「同じ空を見上げていた君とめぐり会えた奇跡」はどれくらい奇跡か

ラブソングなんかでよくある話、試しに計算してみたらよくある話でした。

「同じ空を見上げていた君とめぐり会えた奇跡」はどれくらい奇跡か

Twitterで気まぐれに空の写真を投稿したところ、思いのほか反響があってびっくりした記録です。

春はあけぼの、つぶやきはそら

Twitterのおかげで見逃さずに済んだ虹とかISSとか数え切れないくらいあるし、Twitterでの「月が綺麗ですね」は「おめーも外に出ろ」って意味ですよ。

で、これに続々リプライいただきました。


え、待って。Twitterすごくない?

思わず「あのとき僕らは確かに同じ空を見上げてたんだ」みたいなフレーズが浮かびましたよね。

問題は「そのとき同じ空を見てた人がどれほどいたのか」です。よろしい、フェルミ推定だ!(論理の飛躍)

「同じ空の下」を定義する

ところで、科学的に言うとこの雲は巻積雲(うろこ雲)です。雲は種類ごとにだいたい高さが決まってますから、形や流れでなんとなく色々なことがわかります。

雲の発生場所と形

雲の根本のほうに厚みがあることから、より大粒の高積雲(ひつじ雲)に近いタイプかもしれませんが、いずれにせよ夕日に透けてる部分は高度5000mを超えるような上空にできた雲と考えられます。

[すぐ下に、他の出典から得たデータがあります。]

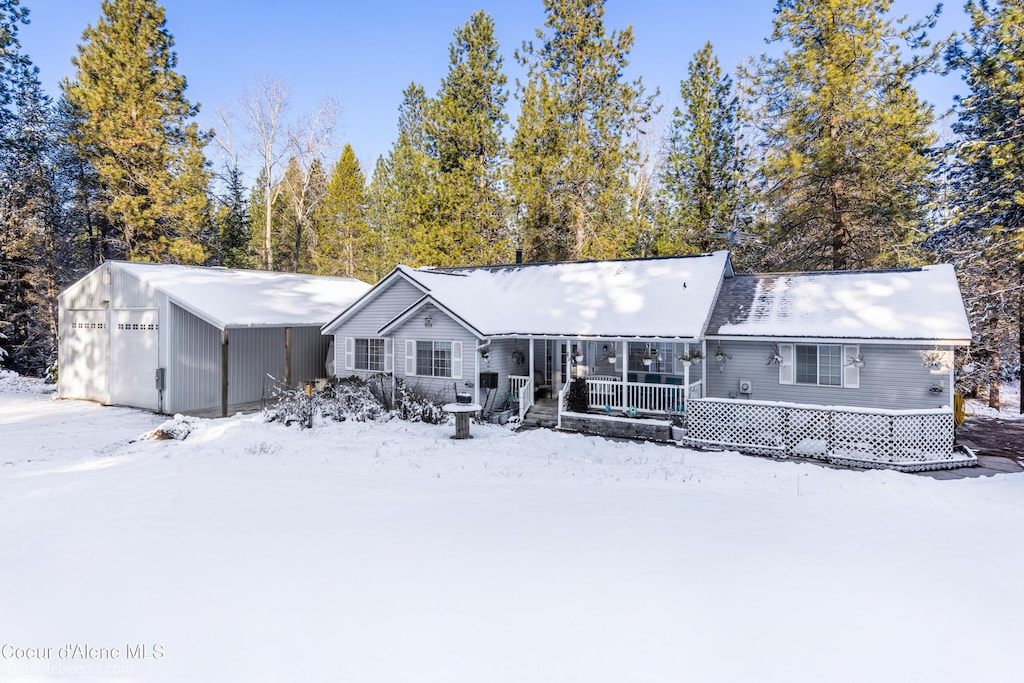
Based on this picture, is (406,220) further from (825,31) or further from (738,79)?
(825,31)

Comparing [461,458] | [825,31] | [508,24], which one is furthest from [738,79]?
[461,458]

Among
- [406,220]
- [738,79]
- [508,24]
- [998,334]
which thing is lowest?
[998,334]

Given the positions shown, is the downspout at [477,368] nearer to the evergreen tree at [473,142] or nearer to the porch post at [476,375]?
the porch post at [476,375]

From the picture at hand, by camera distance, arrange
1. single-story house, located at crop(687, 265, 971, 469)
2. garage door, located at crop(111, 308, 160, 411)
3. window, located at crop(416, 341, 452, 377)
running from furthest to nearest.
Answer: garage door, located at crop(111, 308, 160, 411)
window, located at crop(416, 341, 452, 377)
single-story house, located at crop(687, 265, 971, 469)

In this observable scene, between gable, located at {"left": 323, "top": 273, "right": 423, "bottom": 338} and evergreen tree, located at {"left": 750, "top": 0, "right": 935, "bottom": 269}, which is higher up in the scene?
evergreen tree, located at {"left": 750, "top": 0, "right": 935, "bottom": 269}

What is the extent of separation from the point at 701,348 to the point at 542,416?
185 inches

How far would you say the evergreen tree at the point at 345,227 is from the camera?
37688 millimetres

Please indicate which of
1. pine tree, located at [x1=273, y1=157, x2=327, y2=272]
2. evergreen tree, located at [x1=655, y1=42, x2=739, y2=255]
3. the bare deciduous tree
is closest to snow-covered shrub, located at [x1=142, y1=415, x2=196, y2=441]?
the bare deciduous tree

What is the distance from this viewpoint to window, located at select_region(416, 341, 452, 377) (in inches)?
621

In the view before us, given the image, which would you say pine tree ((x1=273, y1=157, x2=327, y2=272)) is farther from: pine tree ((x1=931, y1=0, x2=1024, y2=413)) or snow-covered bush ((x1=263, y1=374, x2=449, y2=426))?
pine tree ((x1=931, y1=0, x2=1024, y2=413))

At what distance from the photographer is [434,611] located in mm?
4559

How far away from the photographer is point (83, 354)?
18406 mm

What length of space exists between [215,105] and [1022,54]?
33375mm

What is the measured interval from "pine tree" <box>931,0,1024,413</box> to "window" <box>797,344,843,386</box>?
17.6 ft
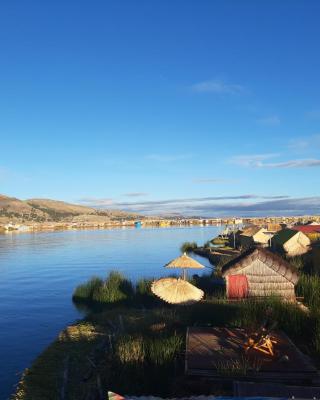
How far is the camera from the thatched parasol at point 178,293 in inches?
896

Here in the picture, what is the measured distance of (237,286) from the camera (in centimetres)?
2377

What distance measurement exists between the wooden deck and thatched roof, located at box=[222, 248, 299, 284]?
8037 millimetres

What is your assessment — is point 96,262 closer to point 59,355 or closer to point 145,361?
point 59,355

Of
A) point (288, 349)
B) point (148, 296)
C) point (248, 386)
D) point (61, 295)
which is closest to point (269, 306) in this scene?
point (288, 349)

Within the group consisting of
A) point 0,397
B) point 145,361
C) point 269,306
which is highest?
point 269,306

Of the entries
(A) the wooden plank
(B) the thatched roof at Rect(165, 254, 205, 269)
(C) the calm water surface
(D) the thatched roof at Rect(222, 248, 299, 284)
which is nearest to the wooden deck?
(A) the wooden plank

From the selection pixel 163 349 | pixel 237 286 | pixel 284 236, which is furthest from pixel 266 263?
pixel 284 236

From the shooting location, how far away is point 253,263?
2345 centimetres

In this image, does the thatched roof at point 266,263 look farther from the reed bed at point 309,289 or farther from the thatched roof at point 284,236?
the thatched roof at point 284,236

…ということは、この雲はそれなりに広い範囲で観測できたはず。

世界でいちばん素敵な雲の教室 / 荒木健太郎

うろこ雲が見える範囲

次に、この雲の観測範囲を推定します。

この雲が高度5000mに位置したとすると、そのうちの一点から見渡せる地平は単純計算で半径250kmあまりです。(地球を 半径6,370km の真球とみなし、空気の屈折を無視した場合。もうちょっと正確に言うと252.4kmですが、そこまで細かくとる必要もないでしょう。)

雲が見える範囲を推定する

…とはいえ、あまりに遠方からの観測は雲の形がつぶれてしまうため、景色として面白く見える範囲はもっと狭いはず。仮に地上から仰角20度以上に見える範囲で絞ると、ぐっと狭くなって雲の端から数えて10kmちょいです。(高さ5kmで対角が20度の直角三角形における底辺 = 5km/tan(20deg))

空の広さ

【2018-10-11 追補あり】ただし、実際は見上げる雲自体も広範囲に広がってます。

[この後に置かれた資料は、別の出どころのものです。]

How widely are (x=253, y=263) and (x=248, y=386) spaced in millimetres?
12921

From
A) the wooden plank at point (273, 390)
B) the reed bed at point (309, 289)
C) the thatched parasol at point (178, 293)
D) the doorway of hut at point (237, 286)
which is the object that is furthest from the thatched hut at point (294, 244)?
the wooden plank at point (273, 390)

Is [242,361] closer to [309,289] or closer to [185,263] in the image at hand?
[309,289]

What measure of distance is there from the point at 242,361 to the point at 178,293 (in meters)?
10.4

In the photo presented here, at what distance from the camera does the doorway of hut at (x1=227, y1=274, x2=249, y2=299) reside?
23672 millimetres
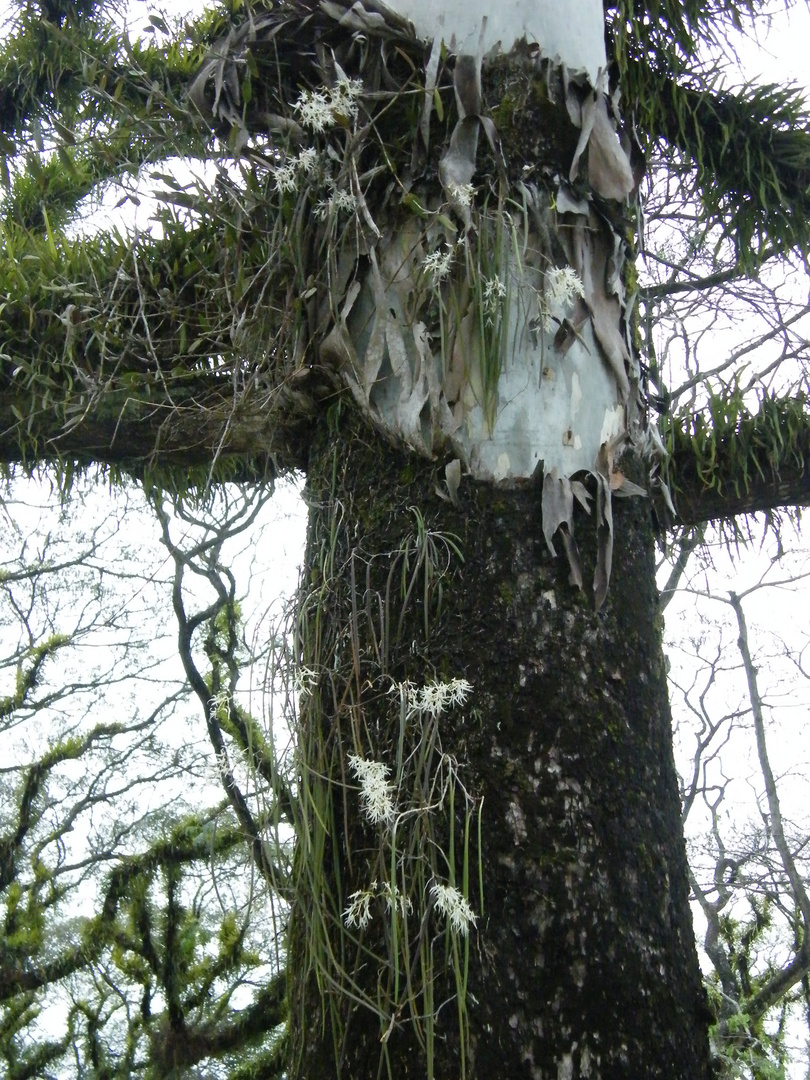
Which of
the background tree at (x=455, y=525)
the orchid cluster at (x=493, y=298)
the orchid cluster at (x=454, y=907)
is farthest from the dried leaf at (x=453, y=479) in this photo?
the orchid cluster at (x=454, y=907)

上空5kmの天球は冒頭の地平線計算と近似できて最大250kmくらい先まで見えてるはずですが、目線に近い高さの風景は空だか地面だかよく判らないので正確性担保のため下から5度くらいを切り捨てます。すると頭上から85度分くらいの空のワタリは60km弱になるでしょう。(観測者の上空5kmにおける頭上から仰いだ空の長さ ≒ 底辺5km・天球までの仰角をθとする直角三角形の高さで近似 = 5tanθ , 全天の場合はこの2倍)

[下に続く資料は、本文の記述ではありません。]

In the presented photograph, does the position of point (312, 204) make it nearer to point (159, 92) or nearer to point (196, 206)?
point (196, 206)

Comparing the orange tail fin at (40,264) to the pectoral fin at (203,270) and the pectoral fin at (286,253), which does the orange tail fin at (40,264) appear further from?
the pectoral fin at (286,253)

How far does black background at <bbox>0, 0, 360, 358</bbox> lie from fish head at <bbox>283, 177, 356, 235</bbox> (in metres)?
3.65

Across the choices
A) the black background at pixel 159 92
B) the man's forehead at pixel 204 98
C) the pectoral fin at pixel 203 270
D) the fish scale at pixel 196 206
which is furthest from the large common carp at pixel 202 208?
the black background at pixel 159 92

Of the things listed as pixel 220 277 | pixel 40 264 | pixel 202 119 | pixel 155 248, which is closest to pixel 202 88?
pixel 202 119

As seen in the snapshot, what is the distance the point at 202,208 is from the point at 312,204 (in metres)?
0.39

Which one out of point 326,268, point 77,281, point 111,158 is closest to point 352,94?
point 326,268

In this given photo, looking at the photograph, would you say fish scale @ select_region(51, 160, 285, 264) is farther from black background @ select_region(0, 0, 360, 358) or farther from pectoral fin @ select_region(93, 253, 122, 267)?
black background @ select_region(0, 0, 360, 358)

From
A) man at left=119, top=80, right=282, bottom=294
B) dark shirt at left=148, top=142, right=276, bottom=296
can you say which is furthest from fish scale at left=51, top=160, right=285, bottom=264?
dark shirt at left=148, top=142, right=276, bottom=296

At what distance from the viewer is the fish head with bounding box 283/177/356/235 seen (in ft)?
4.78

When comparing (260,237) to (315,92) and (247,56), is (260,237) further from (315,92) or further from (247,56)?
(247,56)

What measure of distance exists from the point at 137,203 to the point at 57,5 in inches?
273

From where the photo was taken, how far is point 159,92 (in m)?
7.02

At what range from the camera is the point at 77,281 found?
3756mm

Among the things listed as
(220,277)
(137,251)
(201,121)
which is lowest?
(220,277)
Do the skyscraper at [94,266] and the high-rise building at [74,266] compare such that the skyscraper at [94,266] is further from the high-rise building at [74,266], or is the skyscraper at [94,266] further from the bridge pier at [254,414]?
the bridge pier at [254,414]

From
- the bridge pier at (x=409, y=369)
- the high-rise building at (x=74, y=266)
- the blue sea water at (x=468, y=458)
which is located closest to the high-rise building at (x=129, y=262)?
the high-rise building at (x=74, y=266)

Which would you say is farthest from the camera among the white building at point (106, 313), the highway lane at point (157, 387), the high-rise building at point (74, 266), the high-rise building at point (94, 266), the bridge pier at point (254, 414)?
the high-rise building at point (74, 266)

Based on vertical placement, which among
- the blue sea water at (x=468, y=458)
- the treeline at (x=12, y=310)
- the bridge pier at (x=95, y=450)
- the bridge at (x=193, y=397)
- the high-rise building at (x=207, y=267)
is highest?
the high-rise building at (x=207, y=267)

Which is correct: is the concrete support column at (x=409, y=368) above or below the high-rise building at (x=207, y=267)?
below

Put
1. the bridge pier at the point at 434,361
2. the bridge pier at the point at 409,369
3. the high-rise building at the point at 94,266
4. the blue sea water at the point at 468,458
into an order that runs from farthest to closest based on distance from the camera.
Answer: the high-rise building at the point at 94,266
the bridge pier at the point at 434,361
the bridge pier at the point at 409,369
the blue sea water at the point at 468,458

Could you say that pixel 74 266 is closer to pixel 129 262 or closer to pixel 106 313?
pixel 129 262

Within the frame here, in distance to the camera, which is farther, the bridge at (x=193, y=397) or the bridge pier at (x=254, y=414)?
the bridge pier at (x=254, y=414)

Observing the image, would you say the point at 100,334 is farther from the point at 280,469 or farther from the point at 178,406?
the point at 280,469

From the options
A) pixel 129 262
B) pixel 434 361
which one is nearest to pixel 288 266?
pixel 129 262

…ということで、上空5kmで地平線に近いところからまぁまぁ高いところまで伸びてる雲の一辺を40kmくらいとします(いろいろ適当だけど堪忍やで)。

全部ひっくるめると、この雲は半径30Kmくらいの人が観察できたのでしょう。肉眼の印象で雲の根元は丹沢方面に伸びてたので、神奈川県のほぼ全域で見えたと考えてよさそうです。距離的に神奈川東部の川崎市や三浦半島の一部は厳しいかもしれません。

雲が見えてた範囲

試しに地図上で大山あたりを中心に半径30Kmの円を描いてみましょう。領域には近都県の一部も含まれますが、西の山梨や静岡からだと県境の山に阻まれて見えないでしょう。北の東京側は町田などから見えた可能性もありますが、神奈川県内で観測が難しい地域の人口とだいたい相殺できそうな感じです。

そこで、同じ空の下にいた可能性のある人を神奈川県の総人口900万人とみなします。

Twitterで出会えた奇跡

Twitter公式発表による日本のアクティブユーザーは約4000万アカウント。民間調査会社の調べによるTwitter利用率も大体そんな感じです。調査会社モニタスによると神奈川県内のTwitter利用率が30%台前半なので、「同じ空の下にいたTwitterユーザ」が多分300万人くらい。
【SNSに関する都道府県別利用調査】を公開しました|株式会社モニタス

冒頭の私のツイートは現時点で約30万人が閲覧したことになってますので、単純比で2.25万人の「同じ空の下のTwitterユーザ」が私の写真を見たことになります(正確に言うと30万PVですが)。日頃から地域性の高いツイートをしてる場合はフォロワーの居住地が極端に偏ったりしますが、私は特定の地域や組織のことをあまり書かないので余計な調整をする必要もないでしょう。

奇跡が奇跡である理由

さて。同じ空の下にいた約900万人のうち、Twitterアカウントを持っている人が約300万人。そのうち私のツイートを見たのが2.25万人らしいことがわかりました。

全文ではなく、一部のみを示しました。